* _Problem_: Lines with "complexity" in the entries below: count them and reply with the number alone.

────────────────────

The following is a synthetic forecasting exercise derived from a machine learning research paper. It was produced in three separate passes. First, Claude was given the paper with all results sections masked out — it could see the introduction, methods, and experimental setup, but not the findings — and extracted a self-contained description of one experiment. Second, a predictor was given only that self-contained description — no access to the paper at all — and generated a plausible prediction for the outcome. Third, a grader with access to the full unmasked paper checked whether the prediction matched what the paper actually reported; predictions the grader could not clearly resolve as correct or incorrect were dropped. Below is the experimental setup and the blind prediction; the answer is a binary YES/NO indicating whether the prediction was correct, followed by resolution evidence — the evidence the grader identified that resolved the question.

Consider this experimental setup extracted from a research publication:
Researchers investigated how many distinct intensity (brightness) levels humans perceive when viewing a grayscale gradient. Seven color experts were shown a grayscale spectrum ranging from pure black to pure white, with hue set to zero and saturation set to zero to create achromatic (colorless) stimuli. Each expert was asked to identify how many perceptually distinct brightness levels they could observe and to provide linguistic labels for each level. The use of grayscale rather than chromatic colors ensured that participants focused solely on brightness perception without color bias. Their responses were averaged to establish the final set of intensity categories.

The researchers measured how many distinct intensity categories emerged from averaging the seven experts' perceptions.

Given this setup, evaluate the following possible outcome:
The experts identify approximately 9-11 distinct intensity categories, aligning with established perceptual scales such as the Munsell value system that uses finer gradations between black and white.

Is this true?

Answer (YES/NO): NO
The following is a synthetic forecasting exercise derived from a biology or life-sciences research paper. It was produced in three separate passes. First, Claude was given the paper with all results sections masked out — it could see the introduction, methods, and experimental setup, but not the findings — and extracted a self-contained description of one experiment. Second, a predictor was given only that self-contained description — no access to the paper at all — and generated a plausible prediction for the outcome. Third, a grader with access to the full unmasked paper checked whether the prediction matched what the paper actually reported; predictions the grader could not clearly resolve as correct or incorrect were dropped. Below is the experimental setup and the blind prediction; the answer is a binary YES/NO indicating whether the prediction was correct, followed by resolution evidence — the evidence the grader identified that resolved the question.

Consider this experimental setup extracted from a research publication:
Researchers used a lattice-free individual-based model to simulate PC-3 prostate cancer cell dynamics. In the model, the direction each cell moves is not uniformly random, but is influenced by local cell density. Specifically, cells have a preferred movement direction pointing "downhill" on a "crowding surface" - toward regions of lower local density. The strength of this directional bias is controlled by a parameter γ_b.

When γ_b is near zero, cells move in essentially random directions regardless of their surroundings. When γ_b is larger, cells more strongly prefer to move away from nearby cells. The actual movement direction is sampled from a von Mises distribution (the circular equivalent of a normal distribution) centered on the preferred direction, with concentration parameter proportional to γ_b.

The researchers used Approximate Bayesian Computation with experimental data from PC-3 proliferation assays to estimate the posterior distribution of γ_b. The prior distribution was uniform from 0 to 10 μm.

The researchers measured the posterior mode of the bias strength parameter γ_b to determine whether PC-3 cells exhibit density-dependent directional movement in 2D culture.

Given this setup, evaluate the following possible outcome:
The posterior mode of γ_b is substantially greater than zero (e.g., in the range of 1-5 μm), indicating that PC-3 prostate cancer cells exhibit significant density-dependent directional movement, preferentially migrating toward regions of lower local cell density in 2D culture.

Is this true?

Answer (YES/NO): YES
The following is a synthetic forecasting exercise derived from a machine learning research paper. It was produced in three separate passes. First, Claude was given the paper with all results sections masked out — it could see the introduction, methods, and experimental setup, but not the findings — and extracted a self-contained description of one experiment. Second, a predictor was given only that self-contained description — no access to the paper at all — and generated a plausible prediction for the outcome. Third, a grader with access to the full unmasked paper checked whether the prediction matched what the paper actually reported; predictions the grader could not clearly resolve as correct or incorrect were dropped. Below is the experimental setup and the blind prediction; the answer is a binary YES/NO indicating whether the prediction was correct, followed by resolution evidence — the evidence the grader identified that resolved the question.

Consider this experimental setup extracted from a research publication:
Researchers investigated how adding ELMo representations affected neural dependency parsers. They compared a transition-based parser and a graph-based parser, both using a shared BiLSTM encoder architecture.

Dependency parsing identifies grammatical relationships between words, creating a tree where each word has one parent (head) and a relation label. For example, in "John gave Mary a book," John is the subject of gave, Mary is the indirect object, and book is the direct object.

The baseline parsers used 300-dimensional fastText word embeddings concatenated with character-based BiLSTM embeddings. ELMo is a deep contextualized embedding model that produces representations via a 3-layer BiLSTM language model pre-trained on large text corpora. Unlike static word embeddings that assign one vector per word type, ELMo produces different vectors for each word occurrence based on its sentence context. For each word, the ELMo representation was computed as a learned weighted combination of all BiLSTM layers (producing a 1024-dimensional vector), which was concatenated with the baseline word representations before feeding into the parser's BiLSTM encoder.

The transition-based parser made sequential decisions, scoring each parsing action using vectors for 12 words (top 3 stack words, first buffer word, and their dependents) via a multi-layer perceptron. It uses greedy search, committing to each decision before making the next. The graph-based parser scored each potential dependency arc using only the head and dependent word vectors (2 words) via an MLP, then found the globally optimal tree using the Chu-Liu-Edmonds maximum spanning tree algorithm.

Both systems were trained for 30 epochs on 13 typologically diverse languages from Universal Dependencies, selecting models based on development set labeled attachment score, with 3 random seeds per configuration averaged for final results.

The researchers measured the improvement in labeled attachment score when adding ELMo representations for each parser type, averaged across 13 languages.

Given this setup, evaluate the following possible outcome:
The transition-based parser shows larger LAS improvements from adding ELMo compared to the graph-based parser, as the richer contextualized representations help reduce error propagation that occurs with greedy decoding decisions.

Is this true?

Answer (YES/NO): YES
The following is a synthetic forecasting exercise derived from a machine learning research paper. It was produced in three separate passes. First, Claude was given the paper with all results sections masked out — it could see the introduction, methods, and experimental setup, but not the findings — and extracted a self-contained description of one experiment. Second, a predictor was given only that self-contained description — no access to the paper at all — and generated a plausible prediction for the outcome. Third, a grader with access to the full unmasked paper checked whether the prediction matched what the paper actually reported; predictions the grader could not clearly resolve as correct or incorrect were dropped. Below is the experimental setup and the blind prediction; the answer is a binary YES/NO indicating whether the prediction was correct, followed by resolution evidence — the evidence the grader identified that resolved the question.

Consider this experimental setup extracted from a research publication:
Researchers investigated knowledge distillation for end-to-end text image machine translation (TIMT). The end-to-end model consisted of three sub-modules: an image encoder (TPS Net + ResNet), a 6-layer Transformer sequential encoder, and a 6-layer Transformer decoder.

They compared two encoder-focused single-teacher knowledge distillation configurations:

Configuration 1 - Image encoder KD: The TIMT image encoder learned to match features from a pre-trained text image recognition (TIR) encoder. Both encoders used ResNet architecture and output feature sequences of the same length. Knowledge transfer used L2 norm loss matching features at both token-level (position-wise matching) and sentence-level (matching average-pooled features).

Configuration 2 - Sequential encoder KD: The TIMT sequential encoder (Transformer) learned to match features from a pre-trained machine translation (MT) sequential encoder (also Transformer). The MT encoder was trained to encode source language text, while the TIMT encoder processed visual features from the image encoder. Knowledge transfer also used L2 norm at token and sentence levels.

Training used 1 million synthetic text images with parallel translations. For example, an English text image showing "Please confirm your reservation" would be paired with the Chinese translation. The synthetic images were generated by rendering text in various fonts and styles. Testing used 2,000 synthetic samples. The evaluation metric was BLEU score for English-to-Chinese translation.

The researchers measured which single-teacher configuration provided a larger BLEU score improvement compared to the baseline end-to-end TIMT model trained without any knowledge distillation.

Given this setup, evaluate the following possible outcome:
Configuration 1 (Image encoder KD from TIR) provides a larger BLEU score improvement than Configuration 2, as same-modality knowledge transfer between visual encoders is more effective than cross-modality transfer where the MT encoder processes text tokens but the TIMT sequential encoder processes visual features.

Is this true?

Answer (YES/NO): NO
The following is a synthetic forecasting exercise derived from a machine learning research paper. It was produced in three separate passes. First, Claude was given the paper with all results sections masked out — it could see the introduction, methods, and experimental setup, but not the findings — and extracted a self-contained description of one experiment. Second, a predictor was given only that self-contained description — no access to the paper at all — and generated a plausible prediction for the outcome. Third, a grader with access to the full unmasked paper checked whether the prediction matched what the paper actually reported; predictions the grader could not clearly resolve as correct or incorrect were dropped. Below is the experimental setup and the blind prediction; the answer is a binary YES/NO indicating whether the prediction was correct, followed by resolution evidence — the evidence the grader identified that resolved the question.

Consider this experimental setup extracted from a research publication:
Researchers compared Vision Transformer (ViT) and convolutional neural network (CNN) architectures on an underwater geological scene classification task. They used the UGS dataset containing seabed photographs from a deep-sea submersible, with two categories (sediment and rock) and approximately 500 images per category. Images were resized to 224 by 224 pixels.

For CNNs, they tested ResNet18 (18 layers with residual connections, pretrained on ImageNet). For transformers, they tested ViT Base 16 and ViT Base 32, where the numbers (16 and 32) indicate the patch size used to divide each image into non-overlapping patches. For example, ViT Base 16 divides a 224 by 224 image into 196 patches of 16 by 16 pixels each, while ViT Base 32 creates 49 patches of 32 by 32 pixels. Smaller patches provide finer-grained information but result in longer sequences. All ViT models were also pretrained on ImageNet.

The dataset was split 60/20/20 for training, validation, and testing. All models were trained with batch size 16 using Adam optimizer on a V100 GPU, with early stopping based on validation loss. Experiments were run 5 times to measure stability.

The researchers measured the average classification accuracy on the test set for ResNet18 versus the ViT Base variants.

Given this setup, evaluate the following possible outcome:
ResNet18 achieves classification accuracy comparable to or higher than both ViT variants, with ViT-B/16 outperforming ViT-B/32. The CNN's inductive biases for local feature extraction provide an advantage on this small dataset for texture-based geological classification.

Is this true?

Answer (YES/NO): NO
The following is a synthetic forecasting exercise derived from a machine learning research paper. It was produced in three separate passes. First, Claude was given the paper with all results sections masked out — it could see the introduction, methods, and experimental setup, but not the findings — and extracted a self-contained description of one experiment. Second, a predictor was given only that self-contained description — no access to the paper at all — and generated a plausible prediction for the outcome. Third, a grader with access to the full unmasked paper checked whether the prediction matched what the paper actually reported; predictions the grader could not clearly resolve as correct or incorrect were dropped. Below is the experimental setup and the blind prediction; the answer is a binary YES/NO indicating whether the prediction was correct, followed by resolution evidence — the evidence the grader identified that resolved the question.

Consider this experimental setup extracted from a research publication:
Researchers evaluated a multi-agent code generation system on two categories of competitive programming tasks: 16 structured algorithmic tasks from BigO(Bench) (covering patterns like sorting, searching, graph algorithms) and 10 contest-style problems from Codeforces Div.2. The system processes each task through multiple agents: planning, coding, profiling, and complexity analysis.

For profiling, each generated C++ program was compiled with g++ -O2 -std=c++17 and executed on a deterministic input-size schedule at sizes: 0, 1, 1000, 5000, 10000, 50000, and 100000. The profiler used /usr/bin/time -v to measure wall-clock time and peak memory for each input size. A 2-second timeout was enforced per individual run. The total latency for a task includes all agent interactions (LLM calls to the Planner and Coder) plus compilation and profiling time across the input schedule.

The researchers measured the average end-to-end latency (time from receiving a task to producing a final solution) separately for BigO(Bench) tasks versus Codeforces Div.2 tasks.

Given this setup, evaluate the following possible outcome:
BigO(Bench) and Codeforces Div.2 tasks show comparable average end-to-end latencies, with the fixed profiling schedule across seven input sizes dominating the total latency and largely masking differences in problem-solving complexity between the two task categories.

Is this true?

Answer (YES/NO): NO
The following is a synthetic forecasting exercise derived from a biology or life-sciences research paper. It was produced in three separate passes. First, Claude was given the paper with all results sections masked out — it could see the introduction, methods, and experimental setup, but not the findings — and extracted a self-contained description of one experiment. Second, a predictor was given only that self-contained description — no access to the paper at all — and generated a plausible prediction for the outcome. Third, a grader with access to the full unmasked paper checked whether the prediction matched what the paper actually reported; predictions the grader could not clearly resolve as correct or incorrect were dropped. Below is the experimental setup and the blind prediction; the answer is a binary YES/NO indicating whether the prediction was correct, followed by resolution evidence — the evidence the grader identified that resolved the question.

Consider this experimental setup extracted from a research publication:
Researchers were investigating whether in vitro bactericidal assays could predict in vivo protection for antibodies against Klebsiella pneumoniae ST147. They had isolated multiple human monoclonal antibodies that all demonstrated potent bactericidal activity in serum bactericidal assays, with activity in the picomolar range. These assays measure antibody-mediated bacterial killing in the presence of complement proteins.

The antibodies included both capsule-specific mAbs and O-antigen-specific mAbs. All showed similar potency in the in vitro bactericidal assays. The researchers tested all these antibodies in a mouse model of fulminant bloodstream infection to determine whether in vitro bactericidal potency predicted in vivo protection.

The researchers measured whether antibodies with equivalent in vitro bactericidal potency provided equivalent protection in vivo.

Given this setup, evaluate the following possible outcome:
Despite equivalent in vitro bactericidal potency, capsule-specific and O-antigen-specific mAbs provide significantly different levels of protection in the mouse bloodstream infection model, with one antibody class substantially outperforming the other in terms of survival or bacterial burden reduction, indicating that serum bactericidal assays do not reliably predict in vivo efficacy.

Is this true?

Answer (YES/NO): YES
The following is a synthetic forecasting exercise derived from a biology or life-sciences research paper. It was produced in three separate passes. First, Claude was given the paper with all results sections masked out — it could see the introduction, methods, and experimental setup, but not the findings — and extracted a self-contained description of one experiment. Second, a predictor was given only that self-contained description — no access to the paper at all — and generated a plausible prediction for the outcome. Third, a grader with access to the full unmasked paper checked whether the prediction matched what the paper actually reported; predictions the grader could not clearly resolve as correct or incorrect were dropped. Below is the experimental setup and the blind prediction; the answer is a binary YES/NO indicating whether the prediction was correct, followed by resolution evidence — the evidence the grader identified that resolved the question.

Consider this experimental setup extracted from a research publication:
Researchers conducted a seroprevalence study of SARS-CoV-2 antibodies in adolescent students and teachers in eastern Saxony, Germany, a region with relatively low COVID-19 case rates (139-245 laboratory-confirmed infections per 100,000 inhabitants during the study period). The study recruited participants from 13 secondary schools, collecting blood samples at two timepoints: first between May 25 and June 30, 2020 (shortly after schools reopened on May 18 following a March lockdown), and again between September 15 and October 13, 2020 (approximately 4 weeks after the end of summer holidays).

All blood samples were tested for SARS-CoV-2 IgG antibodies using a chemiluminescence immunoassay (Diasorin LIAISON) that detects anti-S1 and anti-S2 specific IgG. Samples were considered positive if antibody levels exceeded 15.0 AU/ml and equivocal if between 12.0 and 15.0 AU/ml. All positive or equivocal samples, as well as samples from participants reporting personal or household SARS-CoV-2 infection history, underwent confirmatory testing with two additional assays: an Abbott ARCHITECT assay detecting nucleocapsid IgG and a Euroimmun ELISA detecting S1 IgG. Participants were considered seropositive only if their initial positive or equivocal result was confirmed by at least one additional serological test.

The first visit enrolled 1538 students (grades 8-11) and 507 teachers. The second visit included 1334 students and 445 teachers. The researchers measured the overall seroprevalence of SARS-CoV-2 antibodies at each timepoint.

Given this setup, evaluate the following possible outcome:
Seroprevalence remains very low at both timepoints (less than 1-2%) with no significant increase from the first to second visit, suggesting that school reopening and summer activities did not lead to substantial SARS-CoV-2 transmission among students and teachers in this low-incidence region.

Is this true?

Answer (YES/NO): YES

────────────────────

* _Expected answer_: 2